• [Stated exercise]
The lines to extract start at the one containing "At what distance" and end with the last line; give them exactly and nothing more.

• [Provided data]
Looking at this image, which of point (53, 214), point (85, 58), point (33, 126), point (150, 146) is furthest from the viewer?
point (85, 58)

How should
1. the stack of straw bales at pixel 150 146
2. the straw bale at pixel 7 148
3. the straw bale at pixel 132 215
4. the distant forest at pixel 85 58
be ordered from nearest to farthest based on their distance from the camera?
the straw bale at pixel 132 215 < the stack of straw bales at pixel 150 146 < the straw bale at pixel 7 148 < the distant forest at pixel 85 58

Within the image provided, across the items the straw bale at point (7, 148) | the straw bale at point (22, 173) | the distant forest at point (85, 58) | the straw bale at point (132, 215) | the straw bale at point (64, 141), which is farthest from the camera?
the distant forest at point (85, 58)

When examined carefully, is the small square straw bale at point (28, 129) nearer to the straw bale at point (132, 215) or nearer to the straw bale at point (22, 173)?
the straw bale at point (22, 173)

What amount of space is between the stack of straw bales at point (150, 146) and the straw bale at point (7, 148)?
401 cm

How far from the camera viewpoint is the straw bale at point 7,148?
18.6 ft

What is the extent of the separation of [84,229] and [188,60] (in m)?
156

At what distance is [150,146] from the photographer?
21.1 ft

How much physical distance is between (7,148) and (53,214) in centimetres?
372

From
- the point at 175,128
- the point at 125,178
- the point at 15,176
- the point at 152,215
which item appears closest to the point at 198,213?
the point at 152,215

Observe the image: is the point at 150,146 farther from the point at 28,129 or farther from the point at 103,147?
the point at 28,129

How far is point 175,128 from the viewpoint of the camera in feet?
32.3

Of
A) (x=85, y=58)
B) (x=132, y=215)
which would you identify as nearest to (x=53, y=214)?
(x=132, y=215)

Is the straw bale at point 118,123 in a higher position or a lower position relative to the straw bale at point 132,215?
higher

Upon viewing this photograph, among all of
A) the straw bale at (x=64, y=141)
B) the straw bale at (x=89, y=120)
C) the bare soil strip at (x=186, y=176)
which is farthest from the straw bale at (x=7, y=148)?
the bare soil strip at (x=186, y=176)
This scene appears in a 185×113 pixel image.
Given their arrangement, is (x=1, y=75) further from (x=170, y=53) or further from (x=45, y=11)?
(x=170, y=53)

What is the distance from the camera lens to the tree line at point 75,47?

• [The reply]
At what distance is [150,146] from the photographer?
21.1 ft

How much physical distance is between (7,148) and (53,214) in centimetres?
372

From
- the point at 175,128
- the point at 125,178
- the point at 15,176
- the point at 152,215
which item appears closest to the point at 198,213?
the point at 152,215

Observe the image: is the point at 150,146 farther from the point at 28,129 or farther from the point at 103,147?
the point at 28,129

How far is point 175,128 from the viewpoint of the camera in feet?
32.3

Of
A) (x=85, y=58)
B) (x=132, y=215)
which would you identify as nearest to (x=53, y=214)?
(x=132, y=215)

Is the straw bale at point 118,123 in a higher position or a lower position relative to the straw bale at point 132,215?
higher

Upon viewing this photograph, among all of
A) the straw bale at (x=64, y=141)
B) the straw bale at (x=89, y=120)
C) the bare soil strip at (x=186, y=176)
which is farthest from the straw bale at (x=7, y=148)?
the bare soil strip at (x=186, y=176)
This scene appears in a 185×113 pixel image.
Given their arrangement, is (x=1, y=75) further from (x=170, y=53) or further from (x=45, y=11)?
(x=170, y=53)

What is the distance from the camera lens to the tree line at point 75,47?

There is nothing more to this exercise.